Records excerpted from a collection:
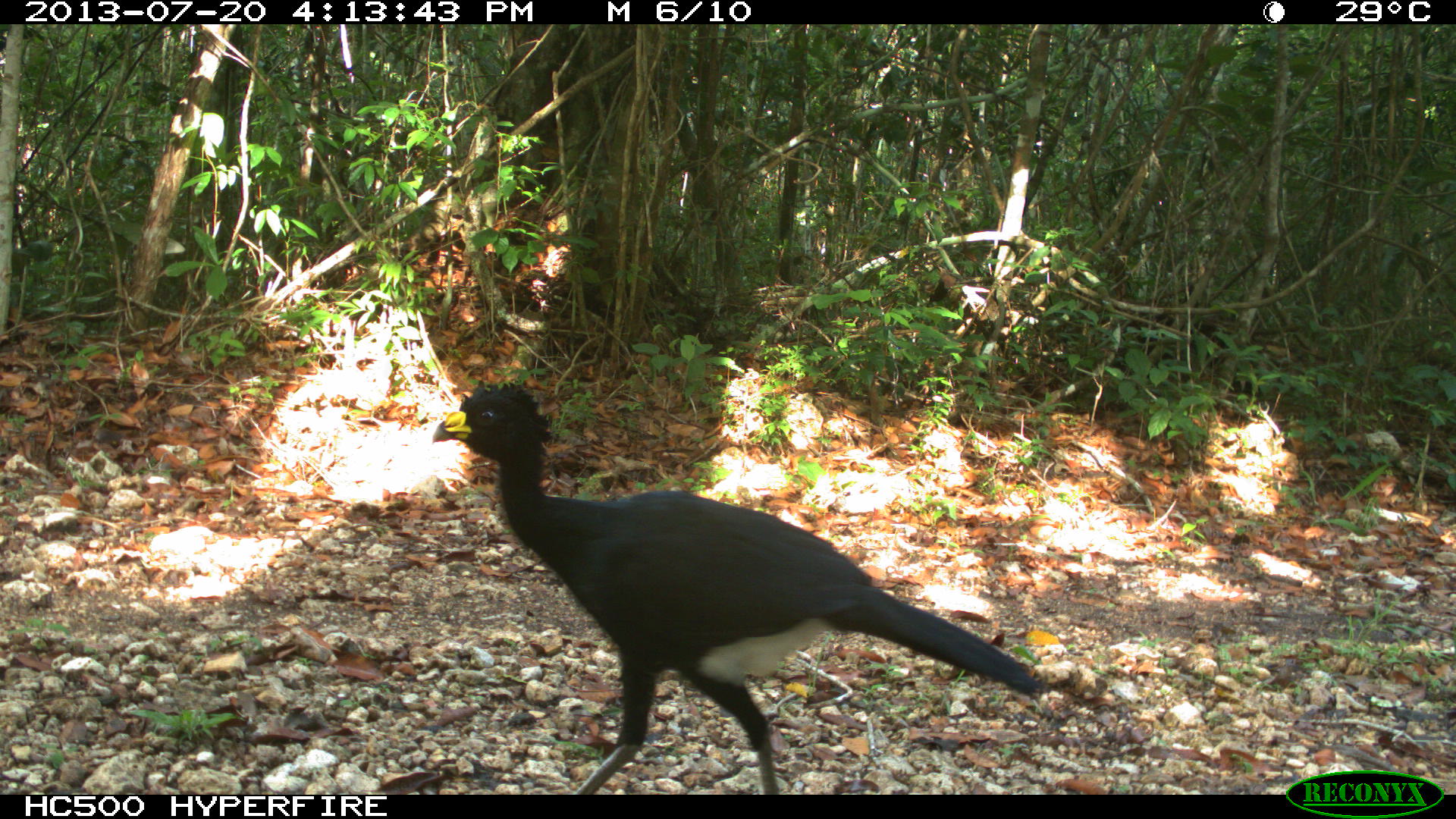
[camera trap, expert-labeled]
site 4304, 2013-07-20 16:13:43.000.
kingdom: Animalia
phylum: Chordata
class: Aves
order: Galliformes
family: Cracidae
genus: Crax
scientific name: Crax rubra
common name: great curassow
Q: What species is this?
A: Crax rubra (great curassow).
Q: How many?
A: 3.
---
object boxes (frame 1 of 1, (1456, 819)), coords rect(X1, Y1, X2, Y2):
crax rubra: rect(430, 380, 1038, 795)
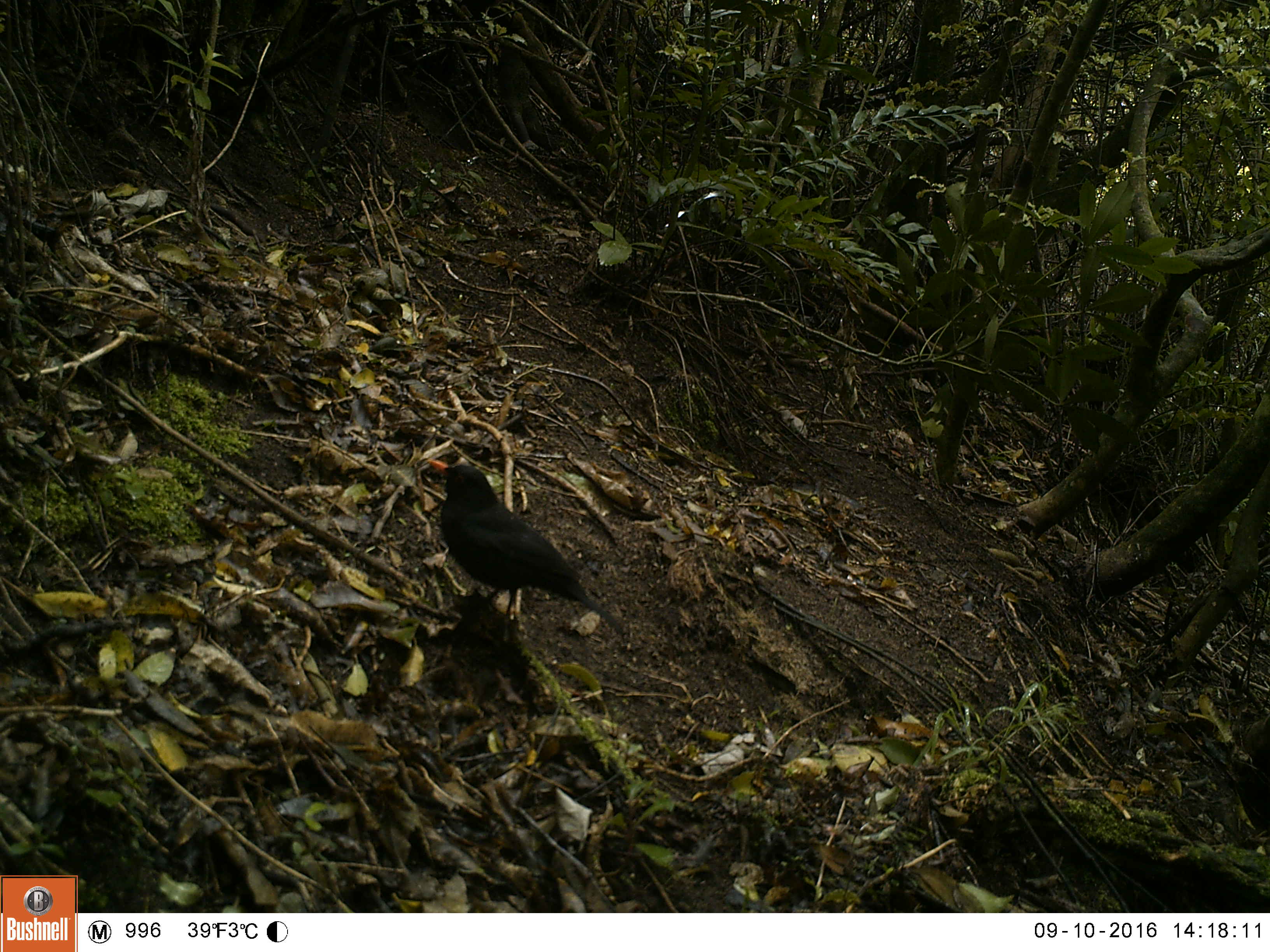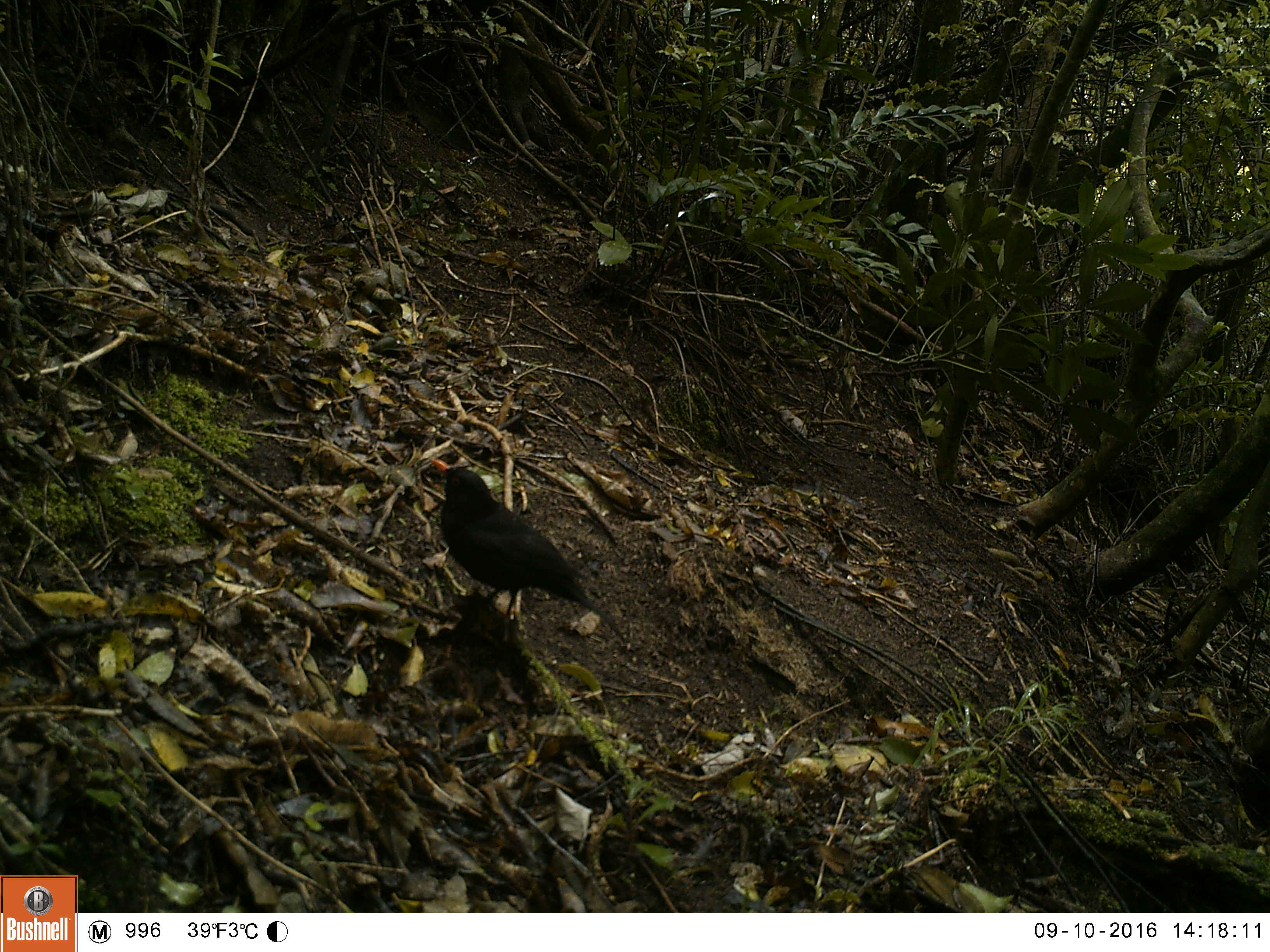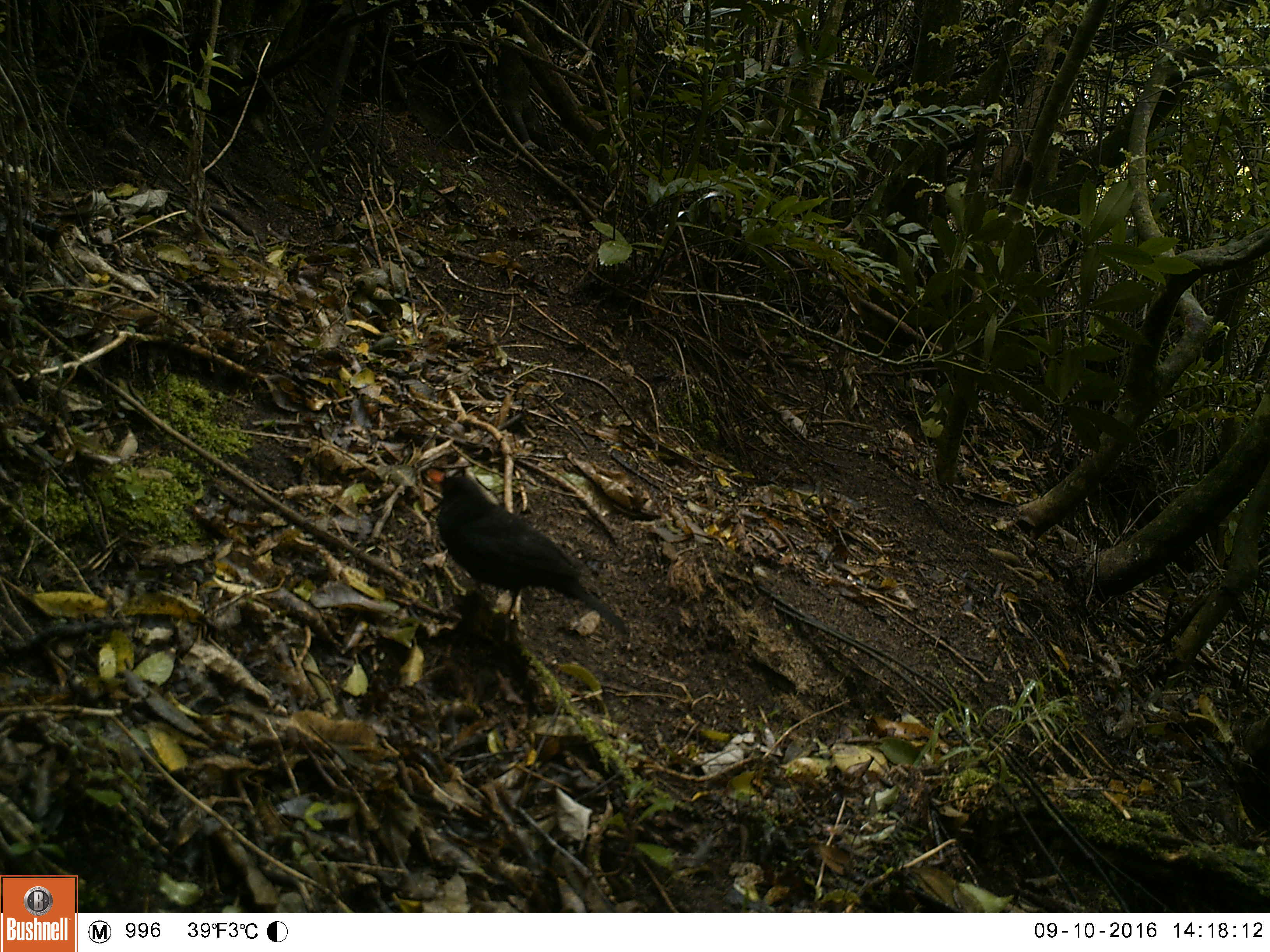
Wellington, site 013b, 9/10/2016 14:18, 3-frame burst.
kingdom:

_Action item_. Transcribe each entry exactly; images stay out.

_Reply to the task_.
[camera trap, expert-labeled]
site 4304, 2013-07-20 16:13:43.000.
kingdom: Animalia
phylum: Chordata
class: Aves
order: Galliformes
family: Cracidae
genus: Crax
scientific name: Crax rubra
common name: great curassow
Q: What species is this?
A: Crax rubra (great curassow).
Q: How many?
A: 3.
---
object boxes (frame 1 of 1, (1456, 819)), coords rect(X1, Y1, X2, Y2):
crax rubra: rect(430, 380, 1038, 795)
Wellington, site 013b, 9/10/2016 14:18, 3-frame burst.
kingdom:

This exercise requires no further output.